ここ数年、急速に認知が広がっている「ホームステージング」。直訳すると「家を舞台のように演出する」といった意味ですが、要するに、空室に家具や小物を配置して空間演出する施策のことです。
あらかじめ家具類が設置されていると入居後の暮らしをイメージしやすくなるため、ポータルサイトからの反響獲得、そして内覧時の成約率の向上が期待できます。特に最近はインターネット普及による部屋探しの変化に加えて、コロナ禍における「非対面」の需要が発生したことで大きな注目を集めています。
スマホで部屋を探す時代に適した戦略
『30歳未満の学生・社会人の部屋探し徹底調査』(アットホーム社・2019年11月発表)によれば、不動産情報を探す手段は学生・社会人とも「スマートフォン(インターネット検索)」が第1位でした。今やWEB上でどれだけアピールできるかが、反響率・内覧発生率を大きく左右する時代です。
さらに、2020年度はコロナ禍によって店舗(または内覧)に行きたくても行けない人々が発生し、「最低限の内覧数で時間をかけず決めたい」というニーズが増大。インターネットを介した非対面での接客や内覧・契約が不動産会社の工夫によって実現した一方で、「内覧前にどれだけ情報を提供できるか」が申し込みを獲得するための重要なポイントとなりました。

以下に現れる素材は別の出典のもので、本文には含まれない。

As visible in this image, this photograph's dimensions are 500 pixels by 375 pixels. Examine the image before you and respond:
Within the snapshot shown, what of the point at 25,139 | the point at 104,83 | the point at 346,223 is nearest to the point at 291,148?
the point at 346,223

その点、「ホームステージング」が施されたお部屋は、ポータルサイト等で目立ちやすくなるだけでなく、内覧の前から「入居後のリアルなイメージ」をターゲットに伝えやすくなります。また、実際の現地内覧時にも家具類をセッティングしておくことで、がらんとした冷たい印象ではなく温かな暮らしの印象が伝わり、前向きな検討を促せるようになるのです。
反響獲得から検討深化まで驚きの効果
一般社団法人日本ホームステージング協会の発表する『ホームステージング白書2019』では、ホームステージングの実施による内覧数、内覧時間、成約期間等へのプラスの効果が示されています。
【ホームステージング導入企業等へのアンケート】
問い合わせ数では全ての企業が増えたと回答し、内覧数も85%以上が増えたと回答するという驚きの効果の高さです。これは家具類の設置によって、WEB掲載の「映える」写真が目に留まり、物件が魅力的に見えたためでしょう。

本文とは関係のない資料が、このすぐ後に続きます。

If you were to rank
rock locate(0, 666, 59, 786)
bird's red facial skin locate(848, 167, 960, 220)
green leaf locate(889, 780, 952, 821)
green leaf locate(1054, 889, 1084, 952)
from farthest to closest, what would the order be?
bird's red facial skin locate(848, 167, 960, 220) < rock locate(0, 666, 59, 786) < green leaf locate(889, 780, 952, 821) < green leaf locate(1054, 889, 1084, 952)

また、内覧時間の増大は、お客様が入居後の生活をイメージし、有力候補物件としてじっくり検討されている結果と考えられます。契約までの期間についても85%以上が短くなったと回答しており、内覧の段階で「この部屋に住みたい!」という思いが生まれていることが予想されます。
このように大きな効果が期待できるホームステージングですが、大量の家具類を選定・購入して運用するとなると、なかなか一歩を踏み出せない賃貸経営者も多いことでしょう。

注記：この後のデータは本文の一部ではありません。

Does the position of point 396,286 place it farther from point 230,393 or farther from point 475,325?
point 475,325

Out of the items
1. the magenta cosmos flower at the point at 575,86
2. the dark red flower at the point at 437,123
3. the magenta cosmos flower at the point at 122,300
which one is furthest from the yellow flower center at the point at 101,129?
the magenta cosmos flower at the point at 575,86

しかし、一度に多くの家具や小物を揃える必要はありません。大事なのはお部屋探しをされるお客様の目に留まり、快適で過ごしやすいお部屋であることをきちんと伝えることです。それは決して家具の量や値段に比例するものではありません。
また最近では、安価な「家具レンタル」や「レンタル家具で写真撮影のみ」といったサービスも増えています。センスや在庫の問題は専門家にお任せし、気軽に1部屋だけ導入してみるのもひとつでしょう。家具類を購入する場合は、入居者への販売やプレゼントも視野に計画するのもお勧めです。